### EXERCISE TEXT
┌──

The Hope Lady writes about life from a hopeful perspective. Wendy Edey shares her experience with hope work, being hopeful, hopeful people, hopeful language and hope symbols. Read about things that turned out better than expected and impossible things that became possible. Read about hoping, coping, and moping in stories about disability, aging, care-giving and child development.
Tuesday, June 04, 2013
INSPIRATION
“Inspiration is arousal, awakening, creativity, deep thinking, elevation, encouragement, enthusiasm! Let's Share It.” INSPIRATION IS BLISS
“Inspiration is the act or power of exercising an elevating or stimulating influence upon the intellect or emotions;” Wikiquote
Being an inspiration to others is one of my favourite pastimes these days. There I sit, charged with the job of spotting and reducing depression in elderly people. More often than not they have recently endured multiple disabilities or losses, Now they are trying to build a life with partial vision.
“You are an inspiration to me,” they say, and I am pleased because their words indicate signs of arousal, awakening, creativity, deep thinking, elevation, encouragement, enthusiasm, the vibrant positive emotions that push aside the symptoms of depression. They will need to engage all of these positive qualities to deal with the daily challenges they will face.
It seems strange to me now, but I used to bristle if someone said I was an inspiration to them. It happened often enough back in the old days when I worked with elderly blind people. They were 79, I was 29. I guess I was thinking more of what I needed and less of what they needed. I needed assurance that I was competent, professional, a normal person who just happened to be blind. They, I believed, needed a white cane, or a braille watch, or an attitude adjustment. I needed to provide those things in a most professional capacity. I was younger back in those days, still proving myself to myself.

└──

### GIVEN INFORMATION
┌──

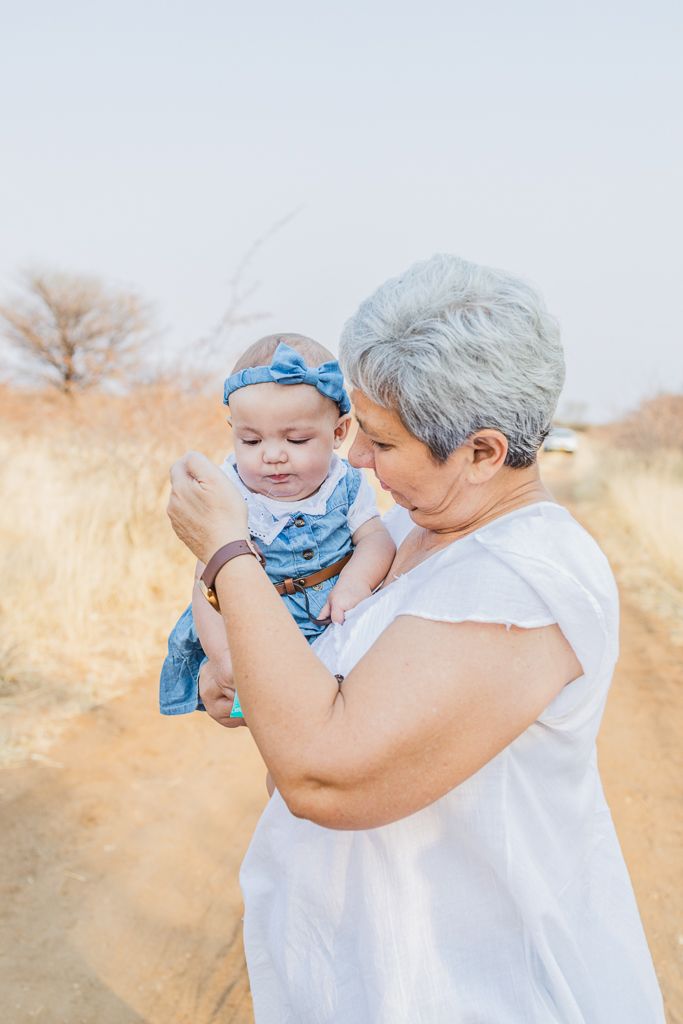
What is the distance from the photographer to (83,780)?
423 cm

└──

### REQUIREMENT A
List every quality that the quotation credited to "INSPIRATION IS BLISS" names as being what inspiration is, in the blog post on inspiration.
### REQUIREMENT B
Carry on the blog post on inspiration from its final sentence, keeping the same first-person voice.

### WRITTEN RESPONSE A
arousal, awakening, creativity, deep thinking, elevation, encouragement, enthusiasm

### WRITTEN RESPONSE B
Elderly people with partial sight are probably not much different than they used to be, though they are a little older on average. I, however, am quite different.
“You are an inspiration to me,” they say when we have explored the alleys of the mind where depression lurks. The words ring differently these days when I hear them from people who are 89. I hear them through the ears of a woman who is 59—though I don’t hear as well as I used to, and my bones break these days when they never used to, and my back isn’t what it could be, and my knees pop and crackle when I move. I realize that what they are experiencing is not the simple loss of vision, but a new insult to the body heaped upon layers of insult that have been accumulating for years.
If inspiration is the act or power of exercising an elevating or stimulating influence upon the intellect or emotions, then an inspiration I am proud to be. For the best defence against the gloom that accompanies depression is the power to rise above it, and anyone who is still looking for inspiration at the age of 89 deserves to find it. The least I can do is make it easy to find.